**Passage to read:**

Qwen Audio TTS — Execution Guide

Fallback paths when the bundled script (Path 1) fails or is unavailable.

Path 0 · Environment Fix

When the script fails due to environment issues (not API errors):

1. python3 not found: Try python --version or py -3 --version. Use whichever returns 3.9+. If none work, help the user install Python 3.9+ from https://www.python.org/downloads/. 2. Version too low (Python 3.9+ required or SyntaxError): Install Python 3.9+ alongside existing Python, then use python3.9 or python3.11 explicitly. 3. SSL errors (CERTIFICATE_VERIFY_FAILED): On macOS, run /Applications/Python\ 3.x/Install\ Certificates.command. On Linux/Windows, set SSL_CERT_FILE to point to your CA bundle. 4. Proxy: Set HTTPS_PROXY=http://proxy:port before running the script.

After fixing, retry the script (Path 1). If the environment is unfixable, fall through to Path 2 (curl) below — curl is available on most systems without Python.

Path 2 · Direct API Call (curl)

Standard TTS

Step 1 — Synthesize speech:

curl -sS -X POST "https://dashscope.aliyuncs.com/api/v1/services/aigc/multimodal-generation/generation" \
  -H "Authorization: Bearer $DASHSCOPE_API_KEY" \
  -H "Content-Type: application/json" \
  -d '{
    "model": "qwen3-tts-flash",
    "input": {
      "text": "Hello, this is a test.",
      "voice": "Cherry",
      "language_type": "English"
    }
  }'

Step 2 — Extract audio URL from output.audio.url:

{
  "output": {
    "audio": {
      "url": "https://dashscope-result-bj.oss-cn-beijing.aliyuncs.com/...",
      "format": "wav",
      "sample_rate": 24000
    }
  },
  "usage": {"characters": 25}
}

Step 3 — Download the audio file (URL valid 24 hours):

curl -o output.wav "AUDIO_URL_FROM_STEP_2"

With instruction control (qwen3-tts-instruct-flash)

curl -sS -X POST "https://dashscope.aliyuncs.com/api/v1/services/aigc/multimodal-generation/generation" \
  -H "Authorization: Bearer $DASHSCOPE_API_KEY" \
  -H "Content-Type: application/json" \
  -d '{
    "model": "qwen3-tts-instruct-flash",
    "input": {
      "text": "Hello, this is a test.",
      "voice": "Cherry",
      "instructions": "Warm and calm tone, slightly slower pace.",
      "optimize_instructions": true
    }
  }'

Streaming (Base64 audio chunks via SSE)

**Entries provided:**

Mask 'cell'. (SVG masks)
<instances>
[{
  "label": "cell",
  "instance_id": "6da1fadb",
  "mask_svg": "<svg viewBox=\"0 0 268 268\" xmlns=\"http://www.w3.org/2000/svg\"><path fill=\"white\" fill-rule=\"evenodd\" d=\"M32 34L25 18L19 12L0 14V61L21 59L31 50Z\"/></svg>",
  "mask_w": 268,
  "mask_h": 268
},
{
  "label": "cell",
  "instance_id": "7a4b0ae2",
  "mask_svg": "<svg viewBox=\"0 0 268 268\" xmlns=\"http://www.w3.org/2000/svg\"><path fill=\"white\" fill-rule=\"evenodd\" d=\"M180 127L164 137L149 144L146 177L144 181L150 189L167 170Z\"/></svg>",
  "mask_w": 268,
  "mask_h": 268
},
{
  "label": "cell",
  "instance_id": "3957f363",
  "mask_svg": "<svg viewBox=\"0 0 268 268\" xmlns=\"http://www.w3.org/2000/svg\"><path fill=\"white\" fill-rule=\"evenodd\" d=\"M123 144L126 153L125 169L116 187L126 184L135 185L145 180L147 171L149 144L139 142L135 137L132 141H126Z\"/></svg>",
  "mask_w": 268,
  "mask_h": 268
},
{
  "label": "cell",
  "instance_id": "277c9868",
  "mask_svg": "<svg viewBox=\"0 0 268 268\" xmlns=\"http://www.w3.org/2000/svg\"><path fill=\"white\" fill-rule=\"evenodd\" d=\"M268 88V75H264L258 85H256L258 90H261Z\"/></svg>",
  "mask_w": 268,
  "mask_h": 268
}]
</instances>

**To-do list:**
- A) Print the entries that follow the speech-synthesis guide again, word for word, from the first line to the last.
- B) Proceed with the Qwen Audio TTS guide by writing what comes after its last line, "Streaming (Base64 audio chunks via SSE)".

**Results for each task:**
- A)
Mask 'cell'. (SVG masks)
<instances>
[{
  "label": "cell",
  "instance_id": "6da1fadb",
  "mask_svg": "<svg viewBox=\"0 0 268 268\" xmlns=\"http://www.w3.org/2000/svg\"><path fill=\"white\" fill-rule=\"evenodd\" d=\"M32 34L25 18L19 12L0 14V61L21 59L31 50Z\"/></svg>",
  "mask_w": 268,
  "mask_h": 268
},
{
  "label": "cell",
  "instance_id": "7a4b0ae2",
  "mask_svg": "<svg viewBox=\"0 0 268 268\" xmlns=\"http://www.w3.org/2000/svg\"><path fill=\"white\" fill-rule=\"evenodd\" d=\"M180 127L164 137L149 144L146 177L144 181L150 189L167 170Z\"/></svg>",
  "mask_w": 268,
  "mask_h": 268
},
{
  "label": "cell",
  "instance_id": "3957f363",
  "mask_svg": "<svg viewBox=\"0 0 268 268\" xmlns=\"http://www.w3.org/2000/svg\"><path fill=\"white\" fill-rule=\"evenodd\" d=\"M123 144L126 153L125 169L116 187L126 184L135 185L145 180L147 171L149 144L139 142L135 137L132 141H126Z\"/></svg>",
  "mask_w": 268,
  "mask_h": 268
},
{
  "label": "cell",
  "instance_id": "277c9868",
  "mask_svg": "<svg viewBox=\"0 0 268 268\" xmlns=\"http://www.w3.org/2000/svg\"><path fill=\"white\" fill-rule=\"evenodd\" d=\"M268 88V75H264L258 85H256L258 90H261Z\"/></svg>",
  "mask_w": 268,
  "mask_h": 268
}]
</instances>

- B)
curl -sS --no-buffer -X POST "https://dashscope.aliyuncs.com/api/v1/services/aigc/multimodal-generation/generation" \
  -H "Authorization: Bearer $DASHSCOPE_API_KEY" \
  -H "Content-Type: application/json" \
  -H "X-DashScope-SSE: enable" \
  -d '{
    "model": "qwen3-tts-flash",
    "input": {
      "text": "Hello, this is a test.",
      "voice": "Cherry"
    }
  }'

Each SSE event contains a Base64-encoded audio chunk. Decode and concatenate to build the full audio file.

Region endpoints

| Region | Base URL | |--------|----------| | Beijing (default) | https://dashscope.aliyuncs.com/api/v1 |

Paths 3–5 · Fallback Cascade

When agent-executed paths (1–2) fail or shell is restricted:

Path 3 — Generate Python script: Read scripts/tts.py to understand the API logic. Write a self-contained Python script (stdlib urllib) tailored to the user's task. Present it for the user to save and run. Use os.environ["DASHSCOPE_API_KEY"] — never hardcode or expose the key.

Path 4 — Generate curl commands: Customize the curl templates from Path 2 with the user's specific parameters. Present as ready-to-copy commands.

Path 5 — Autonomous resolution: Read scripts/tts.py source and references/*.md to understand the full API contract. Reason about alternative approaches and implement.

If dependency errors occur: python3 -m venv .venv && source .venv/bin/activate && pip install .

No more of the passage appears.